The order pauses the administration’s vaccine changes while the case proceeds.

Dispute over vaccine policy changes

Kennedy has pursued broad revisions to federal vaccine policy since becoming health secretary. Earlier this year, federal health officials reduced the number of diseases included in the routine childhood immunization schedule from 18 to 11.

The revised schedule removed recommendations that infants and children receive vaccines for several diseases, including hepatitis A, hepatitis B, RSV, dengue and certain forms of bacterial meningitis.

More than 200 medical and scientific organizations rejected the changes and said they would continue following the immunization schedule issued by the American Academy of Pediatrics.

The lawsuit argues federal officials changed the schedule without relying on the CDC’s outside vaccine advisory panel — the group that reviews scientific evidence and recommends national vaccination policy.

REUTERS/Alyssa Pointer

Advisory panel actions paused

Murphy also blocked actions taken by advisory panel members Kennedy appointed after dismissing the committee’s previous membership.

Last year, Kennedy removed all 17 members of the CDC’s vaccine advisory committee and replaced them with new appointees.

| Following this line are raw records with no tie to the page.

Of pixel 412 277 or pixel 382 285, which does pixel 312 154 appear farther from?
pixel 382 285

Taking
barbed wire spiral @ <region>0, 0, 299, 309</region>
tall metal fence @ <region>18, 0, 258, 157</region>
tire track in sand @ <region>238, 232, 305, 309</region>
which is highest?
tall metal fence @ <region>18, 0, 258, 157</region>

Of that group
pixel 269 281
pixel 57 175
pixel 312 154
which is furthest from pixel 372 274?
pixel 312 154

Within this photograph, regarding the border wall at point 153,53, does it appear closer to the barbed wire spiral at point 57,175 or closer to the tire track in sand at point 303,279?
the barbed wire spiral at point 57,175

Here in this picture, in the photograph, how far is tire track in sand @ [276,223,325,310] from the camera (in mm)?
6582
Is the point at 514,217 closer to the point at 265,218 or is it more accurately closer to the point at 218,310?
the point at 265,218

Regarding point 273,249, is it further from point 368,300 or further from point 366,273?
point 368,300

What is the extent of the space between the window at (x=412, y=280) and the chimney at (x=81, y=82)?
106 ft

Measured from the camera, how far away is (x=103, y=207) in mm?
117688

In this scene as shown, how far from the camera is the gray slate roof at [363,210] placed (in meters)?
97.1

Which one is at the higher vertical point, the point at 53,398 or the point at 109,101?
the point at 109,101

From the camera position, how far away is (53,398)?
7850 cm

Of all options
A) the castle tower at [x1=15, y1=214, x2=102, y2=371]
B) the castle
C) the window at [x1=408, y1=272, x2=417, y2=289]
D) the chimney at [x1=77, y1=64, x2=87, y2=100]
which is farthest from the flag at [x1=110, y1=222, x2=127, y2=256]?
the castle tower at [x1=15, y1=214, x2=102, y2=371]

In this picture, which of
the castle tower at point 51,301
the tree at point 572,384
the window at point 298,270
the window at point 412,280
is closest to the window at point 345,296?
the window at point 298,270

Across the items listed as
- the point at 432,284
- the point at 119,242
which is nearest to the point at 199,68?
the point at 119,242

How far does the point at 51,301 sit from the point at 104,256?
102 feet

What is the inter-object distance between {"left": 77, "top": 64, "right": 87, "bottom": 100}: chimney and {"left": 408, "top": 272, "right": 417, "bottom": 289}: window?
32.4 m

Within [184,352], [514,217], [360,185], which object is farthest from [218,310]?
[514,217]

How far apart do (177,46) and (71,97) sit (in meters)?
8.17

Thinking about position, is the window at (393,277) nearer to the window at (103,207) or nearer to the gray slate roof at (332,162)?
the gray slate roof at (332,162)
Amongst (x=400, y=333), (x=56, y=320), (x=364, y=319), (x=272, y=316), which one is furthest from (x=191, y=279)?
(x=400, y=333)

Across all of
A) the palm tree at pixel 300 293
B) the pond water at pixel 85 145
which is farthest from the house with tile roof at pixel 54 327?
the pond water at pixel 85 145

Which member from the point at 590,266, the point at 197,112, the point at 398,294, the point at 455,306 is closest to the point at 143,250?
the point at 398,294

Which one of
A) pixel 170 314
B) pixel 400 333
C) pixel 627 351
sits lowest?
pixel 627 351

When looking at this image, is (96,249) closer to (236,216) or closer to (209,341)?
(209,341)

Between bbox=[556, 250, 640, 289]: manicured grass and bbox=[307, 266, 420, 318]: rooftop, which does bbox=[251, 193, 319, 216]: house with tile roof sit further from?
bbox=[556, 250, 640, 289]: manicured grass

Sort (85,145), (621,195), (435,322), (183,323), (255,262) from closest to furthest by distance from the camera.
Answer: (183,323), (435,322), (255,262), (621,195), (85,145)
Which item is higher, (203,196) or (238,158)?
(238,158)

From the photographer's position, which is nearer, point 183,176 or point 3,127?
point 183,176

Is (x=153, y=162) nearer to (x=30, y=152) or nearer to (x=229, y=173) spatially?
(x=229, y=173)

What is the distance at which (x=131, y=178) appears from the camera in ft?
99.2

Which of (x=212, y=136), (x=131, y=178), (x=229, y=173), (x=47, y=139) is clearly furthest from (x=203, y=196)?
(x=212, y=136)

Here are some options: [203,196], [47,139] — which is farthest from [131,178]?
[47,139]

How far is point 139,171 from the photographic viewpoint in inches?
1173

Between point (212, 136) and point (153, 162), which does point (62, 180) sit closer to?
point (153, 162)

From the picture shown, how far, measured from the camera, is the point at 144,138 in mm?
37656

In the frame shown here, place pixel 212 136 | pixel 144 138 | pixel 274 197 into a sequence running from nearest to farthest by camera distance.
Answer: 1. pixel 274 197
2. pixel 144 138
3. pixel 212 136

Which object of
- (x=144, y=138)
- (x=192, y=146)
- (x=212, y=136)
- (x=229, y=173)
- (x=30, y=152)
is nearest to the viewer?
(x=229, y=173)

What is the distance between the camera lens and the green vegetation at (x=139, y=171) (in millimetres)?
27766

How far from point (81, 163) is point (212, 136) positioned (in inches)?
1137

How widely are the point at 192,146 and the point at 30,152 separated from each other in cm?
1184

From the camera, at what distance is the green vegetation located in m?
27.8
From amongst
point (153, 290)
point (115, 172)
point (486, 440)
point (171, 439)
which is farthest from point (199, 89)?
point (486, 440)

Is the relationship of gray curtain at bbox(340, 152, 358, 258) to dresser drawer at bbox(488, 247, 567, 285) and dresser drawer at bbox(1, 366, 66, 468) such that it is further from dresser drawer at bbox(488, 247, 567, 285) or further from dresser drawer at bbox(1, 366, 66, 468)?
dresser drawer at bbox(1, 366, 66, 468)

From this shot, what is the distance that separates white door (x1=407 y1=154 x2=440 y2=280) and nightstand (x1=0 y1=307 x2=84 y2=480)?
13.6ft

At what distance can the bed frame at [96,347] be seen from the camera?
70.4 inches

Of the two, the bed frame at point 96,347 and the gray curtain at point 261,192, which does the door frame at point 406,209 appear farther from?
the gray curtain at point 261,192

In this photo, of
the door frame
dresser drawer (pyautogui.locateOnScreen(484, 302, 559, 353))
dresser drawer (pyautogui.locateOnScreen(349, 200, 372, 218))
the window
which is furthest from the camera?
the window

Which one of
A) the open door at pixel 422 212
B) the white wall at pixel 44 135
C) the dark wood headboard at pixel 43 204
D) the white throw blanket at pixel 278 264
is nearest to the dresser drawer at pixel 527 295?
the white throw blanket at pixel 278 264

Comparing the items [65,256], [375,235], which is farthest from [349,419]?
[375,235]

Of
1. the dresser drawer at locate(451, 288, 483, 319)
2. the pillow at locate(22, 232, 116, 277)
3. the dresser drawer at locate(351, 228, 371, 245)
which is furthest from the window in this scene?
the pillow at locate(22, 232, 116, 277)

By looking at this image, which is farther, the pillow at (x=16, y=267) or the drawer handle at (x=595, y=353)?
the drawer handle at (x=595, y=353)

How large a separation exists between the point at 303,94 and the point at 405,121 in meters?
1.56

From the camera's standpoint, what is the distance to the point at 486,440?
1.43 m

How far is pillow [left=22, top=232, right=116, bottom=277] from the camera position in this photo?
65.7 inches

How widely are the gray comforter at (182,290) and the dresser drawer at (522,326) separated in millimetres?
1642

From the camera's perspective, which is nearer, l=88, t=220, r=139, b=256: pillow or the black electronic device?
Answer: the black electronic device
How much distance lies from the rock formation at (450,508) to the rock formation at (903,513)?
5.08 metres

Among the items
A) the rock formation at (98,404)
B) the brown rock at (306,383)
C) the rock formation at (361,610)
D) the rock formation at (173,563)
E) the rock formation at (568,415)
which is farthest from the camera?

Several of those members have criticized vaccines, particularly mRNA coronavirus shots.

The judge’s order freezes votes taken by that group, including guidance advising Americans to consult a clinician before receiving a coronavirus vaccine and a vote dropping the recommendation that all newborns receive a hepatitis B shot.

The panel had been scheduled to meet this week in Atlanta, according to NBC News. Attorneys involved in the case say the ruling halts that meeting.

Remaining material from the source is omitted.